Is there something more I'm missing?

[1] For example, this is a quote from Freud's Wikipedia article:

He read Friedrich Nietzsche as a student, and analogies between his work and that of Nietzsche were pointed out almost as soon as he developed a following.[28] In 1900, the year of Nietzsche's death, Freud bought his collected works; he told his friend, Fliess, that he hoped to find in Nietzsche's works "the words for much that remains mute in me." Later, he said he had not yet opened them.[29] Freud came to treat Nietzsche's writings "as texts to be resisted far more than to be studied."

  • fashion, iconoclasticism, radicalism, etc..
    – user6917
    Jun 8 '16 at 16:15
  • greece (oedipus / dionysus)
    – user6917
    Jun 8 '16 at 16:17
  • middle brow accessibility
    – user6917
    Jun 8 '16 at 16:20
  • 3
    Because both - from very very different points of view - challenged the "rationality" of human being (and consequently: of human society) that was the ground of Western philosophy from Plato and Aristotle to Kant and Hegel. Jun 9 '16 at 7:03

Both men thought at length and wrote about depth psychology -- the idea that one should see "the human being as often divided against him or herself, with some thoughts, feelings, wishes, and memories accessible to awareness, and others hidden beneath the surface." [from http://www.pacifica.edu/about-pacifica/what-is-depth-psychology].

A somewhat superficial comparison can be made by listing similar terms and concepts both men explored in their writings, namely:

  1. the unconscious mind
  2. the repression of unacceptable feelings and thoughts
  3. repressed emotions and instinctual drives expressed in disguised ways
  4. the analysis of dreams as complex expressions of the unconscious loaded with symbolism
  5. the idea that the projection of hostile, unconscious feelings onto others is the basis of paranoid thinking

[The above list is taken from http://bjp.rcpsych.org/content/166/2/251 -- which is an abstract of an article published in The British Journal of Psychiatry February, 1995 -- "The influence of Nietzsche on Freud's ideas".]

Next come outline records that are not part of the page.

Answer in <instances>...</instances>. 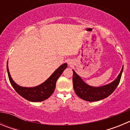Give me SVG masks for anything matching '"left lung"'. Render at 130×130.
<instances>
[{"label":"left lung","mask_w":130,"mask_h":130,"mask_svg":"<svg viewBox=\"0 0 130 130\" xmlns=\"http://www.w3.org/2000/svg\"><path fill=\"white\" fill-rule=\"evenodd\" d=\"M122 71L123 67L117 79L111 83L102 87H94L86 84L73 70V85L75 94L80 98L88 102H96L106 98L115 91L120 83Z\"/></svg>","instance_id":"left-lung-1"}]
</instances>
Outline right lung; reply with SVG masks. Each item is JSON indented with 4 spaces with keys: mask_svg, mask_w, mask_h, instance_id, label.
Masks as SVG:
<instances>
[{
    "mask_svg": "<svg viewBox=\"0 0 130 130\" xmlns=\"http://www.w3.org/2000/svg\"><path fill=\"white\" fill-rule=\"evenodd\" d=\"M66 67H67V64L64 63L58 69H57L52 75L44 83L37 87H32V88L22 87L17 85L10 76L8 64H7V71H8V75L10 83L15 89V90L26 100L33 102H37L45 100L51 96L55 89L56 82H57V79L61 75Z\"/></svg>",
    "mask_w": 130,
    "mask_h": 130,
    "instance_id": "add662e5",
    "label": "right lung"
}]
</instances>
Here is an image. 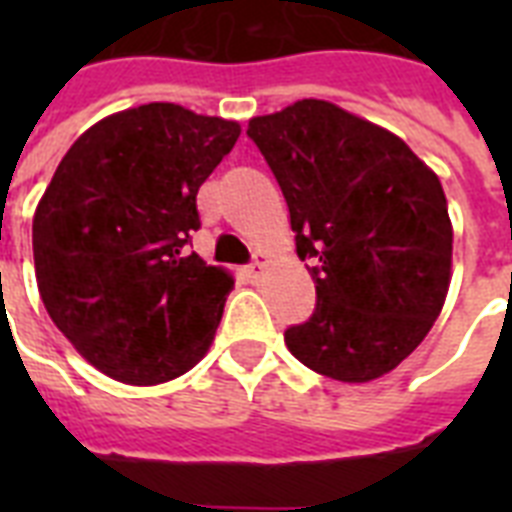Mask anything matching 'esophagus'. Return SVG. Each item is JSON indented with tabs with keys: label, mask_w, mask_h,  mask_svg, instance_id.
I'll use <instances>...</instances> for the list:
<instances>
[{
	"label": "esophagus",
	"mask_w": 512,
	"mask_h": 512,
	"mask_svg": "<svg viewBox=\"0 0 512 512\" xmlns=\"http://www.w3.org/2000/svg\"><path fill=\"white\" fill-rule=\"evenodd\" d=\"M265 268H268V255H265V252H257L255 260H252V265H249V268H247L249 281H257V279H260V276H263Z\"/></svg>",
	"instance_id": "1"
}]
</instances>
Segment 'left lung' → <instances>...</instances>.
<instances>
[{
    "instance_id": "obj_1",
    "label": "left lung",
    "mask_w": 512,
    "mask_h": 512,
    "mask_svg": "<svg viewBox=\"0 0 512 512\" xmlns=\"http://www.w3.org/2000/svg\"><path fill=\"white\" fill-rule=\"evenodd\" d=\"M247 135L287 199L316 311L284 342L340 382L393 372L438 319L452 281L441 180L404 140L329 100L249 119Z\"/></svg>"
}]
</instances>
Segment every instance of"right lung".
I'll use <instances>...</instances> for the list:
<instances>
[{
	"instance_id": "add662e5",
	"label": "right lung",
	"mask_w": 512,
	"mask_h": 512,
	"mask_svg": "<svg viewBox=\"0 0 512 512\" xmlns=\"http://www.w3.org/2000/svg\"><path fill=\"white\" fill-rule=\"evenodd\" d=\"M239 135V122L175 103L127 108L76 138L36 204L44 308L108 377L175 380L215 340L233 276L183 247L196 193Z\"/></svg>"
}]
</instances>
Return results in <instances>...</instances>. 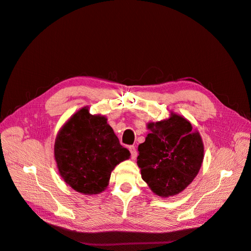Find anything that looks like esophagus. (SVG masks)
I'll use <instances>...</instances> for the list:
<instances>
[{"mask_svg":"<svg viewBox=\"0 0 251 251\" xmlns=\"http://www.w3.org/2000/svg\"><path fill=\"white\" fill-rule=\"evenodd\" d=\"M128 150H130V151H131L132 159H134V160H135L136 157H137V150H136V148L134 146L128 147Z\"/></svg>","mask_w":251,"mask_h":251,"instance_id":"34e87169","label":"esophagus"}]
</instances>
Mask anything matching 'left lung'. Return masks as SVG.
<instances>
[{"label":"left lung","instance_id":"obj_1","mask_svg":"<svg viewBox=\"0 0 251 251\" xmlns=\"http://www.w3.org/2000/svg\"><path fill=\"white\" fill-rule=\"evenodd\" d=\"M151 133L138 146L137 164L151 192L161 198L178 195L198 175L204 158L200 133L189 121L171 112L170 117L148 124Z\"/></svg>","mask_w":251,"mask_h":251}]
</instances>
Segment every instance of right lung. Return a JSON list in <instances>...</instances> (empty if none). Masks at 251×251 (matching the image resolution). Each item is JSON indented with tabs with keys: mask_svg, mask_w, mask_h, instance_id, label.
Instances as JSON below:
<instances>
[{
	"mask_svg": "<svg viewBox=\"0 0 251 251\" xmlns=\"http://www.w3.org/2000/svg\"><path fill=\"white\" fill-rule=\"evenodd\" d=\"M130 156L107 117L90 114L88 105L66 121L55 138L54 159L60 177L83 195L102 193L112 171Z\"/></svg>",
	"mask_w": 251,
	"mask_h": 251,
	"instance_id": "obj_1",
	"label": "right lung"
}]
</instances>
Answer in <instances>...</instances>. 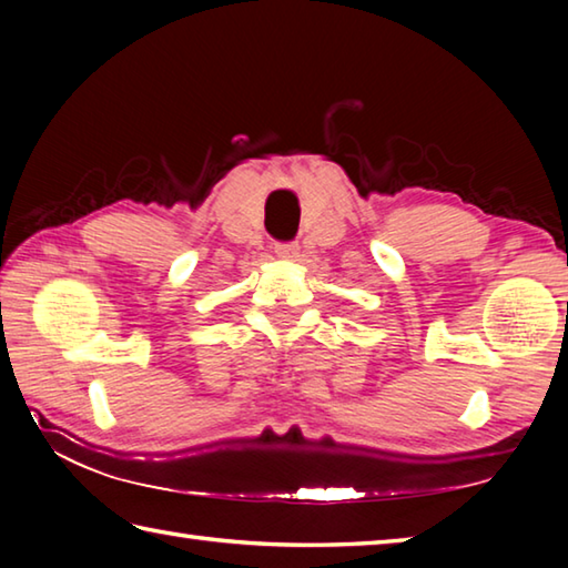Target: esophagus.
<instances>
[{
	"mask_svg": "<svg viewBox=\"0 0 568 568\" xmlns=\"http://www.w3.org/2000/svg\"><path fill=\"white\" fill-rule=\"evenodd\" d=\"M297 253H300V246L293 244V241H291V244H275V256H277V258L295 261Z\"/></svg>",
	"mask_w": 568,
	"mask_h": 568,
	"instance_id": "34e87169",
	"label": "esophagus"
}]
</instances>
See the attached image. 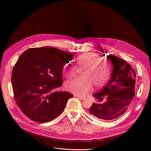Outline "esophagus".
Instances as JSON below:
<instances>
[{
    "label": "esophagus",
    "mask_w": 151,
    "mask_h": 151,
    "mask_svg": "<svg viewBox=\"0 0 151 151\" xmlns=\"http://www.w3.org/2000/svg\"><path fill=\"white\" fill-rule=\"evenodd\" d=\"M79 99H80L81 100H85L86 99V98H85V97H78Z\"/></svg>",
    "instance_id": "34e87169"
}]
</instances>
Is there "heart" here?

Really, a book length study would be needed to do justice to a comparison (and, inevitably, contrast) of Nietzsche's and Freud's views of human behavior and psychology. If you care to look at some of the work which has already been done I think you could profitably begin by looking at several of Walter Kaufmann's books.

You could, for example, look at Kaufmann's Nietzsche: Philosopher, Psychologist, Antichrist. The third volume of Kaufmann's trilogy, Discovering the Mind, is devoted to Freud, Adler, and Jung, while the second volume discusses Nietzsche, Heidegger, and Buber. [Note that the later editions of the third volume, with the "new introduction by Ivan Soll", include an interesting discussion by Soll of Kaufmann's reading of Freud's various comments about Nietzsche's ideas and writings. Soll was, I believe, a student of Kaufmann's at Princeton and his writing conveys both his respect and admiration for Kaufmann while also questioning some of Kaufmann's thinking on whether or not Freud's denials of having read Nietzsche are to be accepted. In addition, a look at the index of names for the third volume will show a number of entries under "Nietzsche".]

Both Nietzsche and Freud are also discussed in a number of other books by Kaufmann. Critique of Religion and Philosophy, From Shakespeare to Existentialism, as well as the aforementioned volume 3 of Discovering the Mind are Kaufmann books in which some discussion of both men occurs, though not necessarily in the same sections. Consult the tables of contents and the indices to find such discussions.

Kaufmann was a great admirer of both Nietzsche and Freud, but he said he was neither a Nietzschean nor a Freudian. I.e. Kaufmann offered, in more than one of his published works, lengthy and detailed criticisms of some of each man's ideas.